Me Gilda Villaran, Me Joanie Lebrun, Mme Arlin Sahinyan et Me Jean-Philippe Brunet. Source: Site web de Galileo Partners
Me Gilda Villaran, Me Joanie Lebrun, Mme Arlin Sahinyan et Me Jean-Philippe Brunet. Source: Site web de Galileo Partners
Deux avocates et une parajuriste expérimentées quittent Fasken pour Galileo Partners. Ce cabinet en mobilité internationale est en mode croissance.

Me Gilda Villaran, Me Joanie Lebrun et Mme Arlin Sahinyan ont rejoint l’équipe en droit de l’immigration du cabinet en juin dernier.

Me Villaran a été embauchée à temps partiel en tant qu’avocate conseil senior. Elle travaillait chez Fasken depuis 1998, à titre d’avocate puis associée.

« Je suis toujours très fière d’avoir fait partie de la famille Fasken pendant 26 ans. Je me suis séparée de pleins d’amis et collègues. La séparation s’est faite de manière très cordiale », dit-elle.

Membre du Barreau du Québec depuis 2017, Me Lebrun pratiquait chez Fasken depuis 2019. Au début de sa carrière, elle a travaillé pour le ministère de la justice pendant plus d’un an et demi. Diplômée en droit de l’Université Sherbrooke, elle a obtenu une maîtrise en international à l’Université de Montréal.

Après plus de huit ans chez Fasken, Mme Sahinyan a rejoint Galileo Partners en tant que parajuriste senior au cabinet., elle siège au conseil des réglementations des consultants en immigration du Canada.

« On participe à la croissance de Galilée Partners. On veut que ça devienne un leader en mobilité internationale », affirme Me Villaran.

Une pratique semblable à celle des grands cabinets

Me Jean-Philippe Brunet, Me Audrey-Anne Chouinard, Me Nicolas Simard-Lafontaine et Me Francis Grignet ont quitté Norton Rose Fulbright pour fonder Galileo Partners en 2016.

« J’ai quitté Norton Rose Fulbright en septembre 2016 et mes collègues m’ont suivi. Je dis souvent à la blague qu'on a commencé notre cabinet en utilisant l'arrière de mon camion pour transporter le matériel informatique puis on s’est établi dans un local. Le bureau a grandi à partir d’un amour pour l’immigration et un désir d’avoir un contrôle sur notre destinée », raconte Me Brunet.

Aujourd’hui, le cabinet compte près de 50 professionnels dont 15 avocats en droit de l’immigration.

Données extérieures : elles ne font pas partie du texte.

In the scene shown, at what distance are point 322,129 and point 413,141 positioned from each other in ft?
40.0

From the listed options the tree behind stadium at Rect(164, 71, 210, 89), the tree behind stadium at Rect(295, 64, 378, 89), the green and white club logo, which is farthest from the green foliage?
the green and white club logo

« Dans cette perspective de croissance, on a formé des jeunes qui sont devenus des avocats et on a recherché des personnes passionnées par l’immigration avec qui on partage une vision et des idées. Le besoin est là et on cherche simplement des personnes qui correspondent au modèle d'affaires. Ces nouvelles arrivées sont une continuité dans l'histoire de Galileo », précise Me Brunet.

Les avocats et professionnels conseillent et accompagnent des petites, moyennes et grandes entreprises provenant de divers domaines au cœur de la mobilité internationale.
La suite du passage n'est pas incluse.